(Exercise instructions)
Line by line, repeat all the material exactly as it appears.

(Material for this exercise)
# # # # #

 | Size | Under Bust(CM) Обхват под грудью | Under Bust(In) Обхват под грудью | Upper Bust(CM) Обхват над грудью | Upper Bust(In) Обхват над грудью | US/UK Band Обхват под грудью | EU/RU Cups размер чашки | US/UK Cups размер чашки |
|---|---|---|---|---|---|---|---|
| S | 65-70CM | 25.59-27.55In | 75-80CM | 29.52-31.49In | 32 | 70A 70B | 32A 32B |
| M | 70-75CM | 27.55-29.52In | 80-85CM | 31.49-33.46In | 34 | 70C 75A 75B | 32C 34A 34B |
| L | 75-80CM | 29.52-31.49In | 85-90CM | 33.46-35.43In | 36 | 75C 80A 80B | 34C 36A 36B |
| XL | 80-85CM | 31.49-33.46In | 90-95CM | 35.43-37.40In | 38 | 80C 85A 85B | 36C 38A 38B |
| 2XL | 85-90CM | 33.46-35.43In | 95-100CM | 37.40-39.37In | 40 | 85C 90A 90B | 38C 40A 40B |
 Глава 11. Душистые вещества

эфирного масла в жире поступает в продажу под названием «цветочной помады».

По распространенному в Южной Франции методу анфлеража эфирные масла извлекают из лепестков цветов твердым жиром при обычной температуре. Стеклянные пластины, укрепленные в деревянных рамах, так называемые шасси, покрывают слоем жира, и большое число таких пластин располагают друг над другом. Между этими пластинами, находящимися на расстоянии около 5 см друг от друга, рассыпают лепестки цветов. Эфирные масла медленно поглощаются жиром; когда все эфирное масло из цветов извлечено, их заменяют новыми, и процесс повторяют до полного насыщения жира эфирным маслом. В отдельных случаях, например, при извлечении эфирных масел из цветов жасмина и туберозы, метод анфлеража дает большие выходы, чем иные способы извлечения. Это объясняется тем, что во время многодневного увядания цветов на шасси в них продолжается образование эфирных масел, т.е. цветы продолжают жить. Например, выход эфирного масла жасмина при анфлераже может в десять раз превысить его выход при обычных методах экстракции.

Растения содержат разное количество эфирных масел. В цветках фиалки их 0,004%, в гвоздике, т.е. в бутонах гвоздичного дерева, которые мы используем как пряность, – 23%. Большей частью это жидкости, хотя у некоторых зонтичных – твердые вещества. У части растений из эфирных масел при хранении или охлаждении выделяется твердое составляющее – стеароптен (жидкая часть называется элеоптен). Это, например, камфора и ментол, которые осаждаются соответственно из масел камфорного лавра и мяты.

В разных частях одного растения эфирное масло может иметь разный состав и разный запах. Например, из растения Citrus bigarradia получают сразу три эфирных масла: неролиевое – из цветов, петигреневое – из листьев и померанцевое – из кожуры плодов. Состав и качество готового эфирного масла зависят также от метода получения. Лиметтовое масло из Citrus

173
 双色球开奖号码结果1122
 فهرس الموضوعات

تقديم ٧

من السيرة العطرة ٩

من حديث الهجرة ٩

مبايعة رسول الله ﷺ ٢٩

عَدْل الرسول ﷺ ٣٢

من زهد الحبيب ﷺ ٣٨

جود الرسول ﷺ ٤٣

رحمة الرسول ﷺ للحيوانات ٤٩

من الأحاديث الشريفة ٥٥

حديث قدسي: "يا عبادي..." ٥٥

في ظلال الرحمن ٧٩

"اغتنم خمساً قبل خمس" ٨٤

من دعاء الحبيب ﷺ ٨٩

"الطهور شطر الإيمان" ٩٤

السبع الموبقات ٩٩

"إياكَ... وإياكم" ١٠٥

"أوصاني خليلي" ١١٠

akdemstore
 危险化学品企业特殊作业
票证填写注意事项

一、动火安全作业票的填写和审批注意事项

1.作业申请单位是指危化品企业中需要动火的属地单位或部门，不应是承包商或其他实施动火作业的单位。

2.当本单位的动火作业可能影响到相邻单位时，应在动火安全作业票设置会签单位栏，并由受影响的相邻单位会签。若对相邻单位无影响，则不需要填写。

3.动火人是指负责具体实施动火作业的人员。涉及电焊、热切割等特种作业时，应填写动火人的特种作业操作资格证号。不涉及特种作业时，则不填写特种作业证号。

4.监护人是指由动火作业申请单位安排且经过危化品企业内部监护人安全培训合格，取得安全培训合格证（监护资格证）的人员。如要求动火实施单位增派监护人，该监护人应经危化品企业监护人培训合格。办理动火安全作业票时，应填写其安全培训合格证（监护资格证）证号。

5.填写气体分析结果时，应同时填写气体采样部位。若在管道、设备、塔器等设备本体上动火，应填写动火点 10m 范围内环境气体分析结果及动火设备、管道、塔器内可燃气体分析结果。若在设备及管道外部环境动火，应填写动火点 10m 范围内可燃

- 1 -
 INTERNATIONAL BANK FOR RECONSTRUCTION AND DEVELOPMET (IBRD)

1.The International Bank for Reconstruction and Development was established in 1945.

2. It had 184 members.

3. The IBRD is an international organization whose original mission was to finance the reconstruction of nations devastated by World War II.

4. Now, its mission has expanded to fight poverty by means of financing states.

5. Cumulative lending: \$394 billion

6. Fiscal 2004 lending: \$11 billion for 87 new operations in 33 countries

# # # # #

(Response to the exercise)
 | Size | Under Bust(CM) Обхват под грудью | Under Bust(In) Обхват под грудью | Upper Bust(CM) Обхват над грудью | Upper Bust(In) Обхват над грудью | US/UK Band Обхват под грудью | EU/RU Cups размер чашки | US/UK Cups размер чашки |
|---|---|---|---|---|---|---|---|
| S | 65-70CM | 25.59-27.55In | 75-80CM | 29.52-31.49In | 32 | 70A 70B | 32A 32B |
| M | 70-75CM | 27.55-29.52In | 80-85CM | 31.49-33.46In | 34 | 70C 75A 75B | 32C 34A 34B |
| L | 75-80CM | 29.52-31.49In | 85-90CM | 33.46-35.43In | 36 | 75C 80A 80B | 34C 36A 36B |
| XL | 80-85CM | 31.49-33.46In | 90-95CM | 35.43-37.40In | 38 | 80C 85A 85B | 36C 38A 38B |
| 2XL | 85-90CM | 33.46-35.43In | 95-100CM | 37.40-39.37In | 40 | 85C 90A 90B | 38C 40A 40B |
 Глава 11. Душистые вещества

эфирного масла в жире поступает в продажу под названием «цветочной помады».

По распространенному в Южной Франции методу анфлеража эфирные масла извлекают из лепестков цветов твердым жиром при обычной температуре. Стеклянные пластины, укрепленные в деревянных рамах, так называемые шасси, покрывают слоем жира, и большое число таких пластин располагают друг над другом. Между этими пластинами, находящимися на расстоянии около 5 см друг от друга, рассыпают лепестки цветов. Эфирные масла медленно поглощаются жиром; когда все эфирное масло из цветов извлечено, их заменяют новыми, и процесс повторяют до полного насыщения жира эфирным маслом. В отдельных случаях, например, при извлечении эфирных масел из цветов жасмина и туберозы, метод анфлеража дает большие выходы, чем иные способы извлечения. Это объясняется тем, что во время многодневного увядания цветов на шасси в них продолжается образование эфирных масел, т.е. цветы продолжают жить. Например, выход эфирного масла жасмина при анфлераже может в десять раз превысить его выход при обычных методах экстракции.

Растения содержат разное количество эфирных масел. В цветках фиалки их 0,004%, в гвоздике, т.е. в бутонах гвоздичного дерева, которые мы используем как пряность, – 23%. Большей частью это жидкости, хотя у некоторых зонтичных – твердые вещества. У части растений из эфирных масел при хранении или охлаждении выделяется твердое составляющее – стеароптен (жидкая часть называется элеоптен). Это, например, камфора и ментол, которые осаждаются соответственно из масел камфорного лавра и мяты.

В разных частях одного растения эфирное масло может иметь разный состав и разный запах. Например, из растения Citrus bigarradia получают сразу три эфирных масла: неролиевое – из цветов, петигреневое – из листьев и померанцевое – из кожуры плодов. Состав и качество готового эфирного масла зависят также от метода получения. Лиметтовое масло из Citrus

173
 双色球开奖号码结果1122
 فهرس الموضوعات

تقديم ٧

من السيرة العطرة ٩

من حديث الهجرة ٩

مبايعة رسول الله ﷺ ٢٩

عَدْل الرسول ﷺ ٣٢

من زهد الحبيب ﷺ ٣٨

جود الرسول ﷺ ٤٣

رحمة الرسول ﷺ للحيوانات ٤٩

من الأحاديث الشريفة ٥٥

حديث قدسي: "يا عبادي..." ٥٥

في ظلال الرحمن ٧٩

"اغتنم خمساً قبل خمس" ٨٤

من دعاء الحبيب ﷺ ٨٩

"الطهور شطر الإيمان" ٩٤

السبع الموبقات ٩٩

"إياكَ... وإياكم" ١٠٥

"أوصاني خليلي" ١١٠

akdemstore
 危险化学品企业特殊作业
票证填写注意事项

一、动火安全作业票的填写和审批注意事项

1.作业申请单位是指危化品企业中需要动火的属地单位或部门，不应是承包商或其他实施动火作业的单位。

2.当本单位的动火作业可能影响到相邻单位时，应在动火安全作业票设置会签单位栏，并由受影响的相邻单位会签。若对相邻单位无影响，则不需要填写。

3.动火人是指负责具体实施动火作业的人员。涉及电焊、热切割等特种作业时，应填写动火人的特种作业操作资格证号。不涉及特种作业时，则不填写特种作业证号。

4.监护人是指由动火作业申请单位安排且经过危化品企业内部监护人安全培训合格，取得安全培训合格证（监护资格证）的人员。如要求动火实施单位增派监护人，该监护人应经危化品企业监护人培训合格。办理动火安全作业票时，应填写其安全培训合格证（监护资格证）证号。

5.填写气体分析结果时，应同时填写气体采样部位。若在管道、设备、塔器等设备本体上动火，应填写动火点 10m 范围内环境气体分析结果及动火设备、管道、塔器内可燃气体分析结果。若在设备及管道外部环境动火，应填写动火点 10m 范围内可燃

- 1 -
 INTERNATIONAL BANK FOR RECONSTRUCTION AND DEVELOPMET (IBRD)

1.The International Bank for Reconstruction and Development was established in 1945.

2. It had 184 members.

3. The IBRD is an international organization whose original mission was to finance the reconstruction of nations devastated by World War II.

4. Now, its mission has expanded to fight poverty by means of financing states.

5. Cumulative lending: \$394 billion

6. Fiscal 2004 lending: \$11 billion for 87 new operations in 33 countries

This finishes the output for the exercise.